In 2014, Encana built two eight-well pads in the Duvernay Shale between January and March (see Shale Daily, May 13, 2014). The company also secured two separate deals to process rich natural gas from the play. Under the first agreement, with joint venture partner Brion Duvernay Gas (formerly Phoenix Duvernay Gas), Encana agreed to process up to 195 MMcf/d for over five years, through 2020. The gas would be transported via the Alliance Pipeline to a plant in Channahon, IL owned by Aux Sable Liquids Products LP. The second agreement, also between Encana and Brion, calls for processing up to 180 MMcf/d and connecting with a receipt zone with Alliance in Alberta from November 2017 through 2020 (see Shale Daily, Nov. 24, 2014). Encana planned to spend $250-350 million on capital expenditures (capex) in the Duvernay in 2015, with accelerated development in the Simonette area (see Shale Daily, Dec. 16, 2014). Three to five rigs were to drill 15-25 net wells. Net liquids production from the Duvernay was expected to average 6,000-7,000 b/d.
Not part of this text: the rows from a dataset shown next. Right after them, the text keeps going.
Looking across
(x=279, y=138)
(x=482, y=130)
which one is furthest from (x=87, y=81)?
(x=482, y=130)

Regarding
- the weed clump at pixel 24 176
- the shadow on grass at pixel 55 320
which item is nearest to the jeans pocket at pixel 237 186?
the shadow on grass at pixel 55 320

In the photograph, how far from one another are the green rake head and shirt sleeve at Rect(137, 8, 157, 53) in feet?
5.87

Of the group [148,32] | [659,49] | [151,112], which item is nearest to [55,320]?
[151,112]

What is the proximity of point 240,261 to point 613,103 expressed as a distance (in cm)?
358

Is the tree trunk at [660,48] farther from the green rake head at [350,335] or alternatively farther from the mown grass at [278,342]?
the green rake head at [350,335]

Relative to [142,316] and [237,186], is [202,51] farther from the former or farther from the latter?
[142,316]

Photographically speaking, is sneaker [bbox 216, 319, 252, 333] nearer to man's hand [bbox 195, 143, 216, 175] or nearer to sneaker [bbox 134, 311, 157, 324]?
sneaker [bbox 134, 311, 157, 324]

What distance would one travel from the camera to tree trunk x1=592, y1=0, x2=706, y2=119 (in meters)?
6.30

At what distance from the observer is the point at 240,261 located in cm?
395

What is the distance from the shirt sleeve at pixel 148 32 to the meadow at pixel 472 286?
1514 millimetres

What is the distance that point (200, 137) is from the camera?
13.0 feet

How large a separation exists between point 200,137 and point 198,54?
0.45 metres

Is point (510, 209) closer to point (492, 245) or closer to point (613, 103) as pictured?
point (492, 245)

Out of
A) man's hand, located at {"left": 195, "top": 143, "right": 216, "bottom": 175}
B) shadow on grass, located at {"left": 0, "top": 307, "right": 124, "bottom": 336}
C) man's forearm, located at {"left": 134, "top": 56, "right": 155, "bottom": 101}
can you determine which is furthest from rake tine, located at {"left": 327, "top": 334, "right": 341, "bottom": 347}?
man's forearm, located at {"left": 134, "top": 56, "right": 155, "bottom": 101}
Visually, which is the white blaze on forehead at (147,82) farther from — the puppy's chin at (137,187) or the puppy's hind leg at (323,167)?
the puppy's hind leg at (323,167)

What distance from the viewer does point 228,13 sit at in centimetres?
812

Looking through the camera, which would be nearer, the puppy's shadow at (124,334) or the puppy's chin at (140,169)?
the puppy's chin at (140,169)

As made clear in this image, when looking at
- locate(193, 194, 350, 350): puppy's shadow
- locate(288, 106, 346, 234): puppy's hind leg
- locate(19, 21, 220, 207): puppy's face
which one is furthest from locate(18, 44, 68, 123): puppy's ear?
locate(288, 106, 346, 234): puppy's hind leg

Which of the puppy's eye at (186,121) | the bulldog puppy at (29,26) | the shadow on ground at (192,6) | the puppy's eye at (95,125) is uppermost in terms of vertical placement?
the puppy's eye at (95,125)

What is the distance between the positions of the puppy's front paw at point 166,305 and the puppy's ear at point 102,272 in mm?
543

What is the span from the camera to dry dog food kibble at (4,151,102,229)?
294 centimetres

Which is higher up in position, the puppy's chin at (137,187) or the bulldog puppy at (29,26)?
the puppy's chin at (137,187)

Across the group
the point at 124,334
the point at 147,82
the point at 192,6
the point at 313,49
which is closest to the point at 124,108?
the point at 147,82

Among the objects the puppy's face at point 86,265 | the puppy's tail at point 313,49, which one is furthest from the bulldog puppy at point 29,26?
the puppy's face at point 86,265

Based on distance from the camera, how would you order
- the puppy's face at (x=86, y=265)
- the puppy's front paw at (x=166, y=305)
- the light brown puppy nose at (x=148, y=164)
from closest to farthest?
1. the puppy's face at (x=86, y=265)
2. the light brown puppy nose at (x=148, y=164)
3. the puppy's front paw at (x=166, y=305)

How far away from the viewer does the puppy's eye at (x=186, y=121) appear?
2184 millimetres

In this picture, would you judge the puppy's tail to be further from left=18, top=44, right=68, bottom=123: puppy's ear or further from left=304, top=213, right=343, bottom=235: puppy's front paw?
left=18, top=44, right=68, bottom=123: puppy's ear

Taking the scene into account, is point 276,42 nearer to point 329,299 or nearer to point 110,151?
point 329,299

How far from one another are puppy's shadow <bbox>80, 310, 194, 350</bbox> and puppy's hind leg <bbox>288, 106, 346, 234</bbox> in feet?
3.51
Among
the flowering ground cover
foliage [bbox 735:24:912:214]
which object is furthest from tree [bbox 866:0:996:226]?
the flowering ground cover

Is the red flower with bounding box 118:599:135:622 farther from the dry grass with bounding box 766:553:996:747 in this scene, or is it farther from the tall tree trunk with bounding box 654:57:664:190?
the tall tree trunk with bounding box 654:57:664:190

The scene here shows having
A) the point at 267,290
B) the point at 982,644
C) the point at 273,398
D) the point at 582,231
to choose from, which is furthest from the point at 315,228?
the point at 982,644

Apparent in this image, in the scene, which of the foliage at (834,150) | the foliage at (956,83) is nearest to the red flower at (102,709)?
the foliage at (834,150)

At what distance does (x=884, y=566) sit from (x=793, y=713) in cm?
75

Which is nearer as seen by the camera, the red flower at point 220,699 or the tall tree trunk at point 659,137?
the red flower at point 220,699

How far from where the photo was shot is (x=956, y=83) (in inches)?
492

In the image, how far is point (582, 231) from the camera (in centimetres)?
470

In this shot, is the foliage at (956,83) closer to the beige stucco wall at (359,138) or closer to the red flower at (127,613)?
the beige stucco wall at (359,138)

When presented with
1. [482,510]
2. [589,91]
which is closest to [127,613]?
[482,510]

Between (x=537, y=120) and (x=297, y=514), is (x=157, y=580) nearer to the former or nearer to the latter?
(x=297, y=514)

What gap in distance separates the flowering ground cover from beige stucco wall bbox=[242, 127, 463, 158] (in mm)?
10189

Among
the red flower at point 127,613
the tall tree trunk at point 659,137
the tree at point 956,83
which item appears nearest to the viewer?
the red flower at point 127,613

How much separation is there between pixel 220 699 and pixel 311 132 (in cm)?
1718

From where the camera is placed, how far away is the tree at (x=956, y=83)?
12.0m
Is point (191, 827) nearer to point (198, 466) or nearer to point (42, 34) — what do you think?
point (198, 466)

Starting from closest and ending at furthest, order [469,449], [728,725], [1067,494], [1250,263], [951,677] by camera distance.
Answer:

Last February, in the wake of low commodity prices, Apache Corp. slashed its capex budget by $2 billion and streamlined its capital program, electing to work on efficiency improvements, downspacing and other testing to delineate its holdings in the Duvernay, among other plays (see Shale Daily, Feb. 12, 2015). The company placed its first Duvernay pad, consisting of 7 wells, online in October 2015. Those pad wells came in at roughly $11.6 million each, down from the $18.1 million per well the company spent drilling one off wells in the play in 2014.
Also last February, Encana said it would focus on the Duvernay and three other plays in 2015, with its development program in the Duvernay targeting the Kaybob and Simonette areas (see Shale Daily, Feb. 26, 2015). Encana said it planned to average two or three rigs there, to drill approximately 15 net wells, and would spend nearly $230 million, mostly for completions. Encana reported that during 2Q2015, its wells in the Duvernay had production rates of up to 2,000 b/d of condensate and 11.5 MMcf/d of natural gas after 27 days on production (see Shale Daily, July 24, 2015). Meanwhile, Royal Dutch Shell plc indicated that it would keep its assets in the Duvernay idle until commodity prices recover (see Daily GPI, July 30, 2015).
Chevron noted on its 3Q2015 earnings call that they are coming down the cost curve in the Duvernay, and have learned where the sweet spots of the play are located through its delineation drilling. The company just recently embarked on a horizontal drilling program.
Pembina Pipeline Corp. announced in November 2015 that it would begin construction of its third natural gas processing plant (see Shale Daily, Nov. 10, 2015). The plant, which would cost C$125 million (US$94 million) and be called the Duvernay 1, is forecast to start stripping up to 5,500 bbl out of 100 MMcf/d in 2017. The plant will be built at a site 260 kilometers (160 miles) northwest of Edmonton. Pembina has two new plants farther west, near the Alberta-British Columbia boundary: Musreau II, where construction was recently finished, and Musreau III with a completion target of 2016. Pipeline additions are also underway.
Other players in the Duvernay include Spain’s Repsol SA, Chevron Corp. and a unit of Kuwait Petroleum Corp. Repsol acquired part of its Duvernay portfolio through its takeover of Talisman Energy Inc. in late 2014 (see Shale Daily, Dec. 16, 2014). Meanwhile, Chevron sold a 30% stake in its Duvernay position to KUFPEC Canada Ltd. for $1.5 billion in the fall of 2014 (see Shale Daily, Oct. 6, 2014).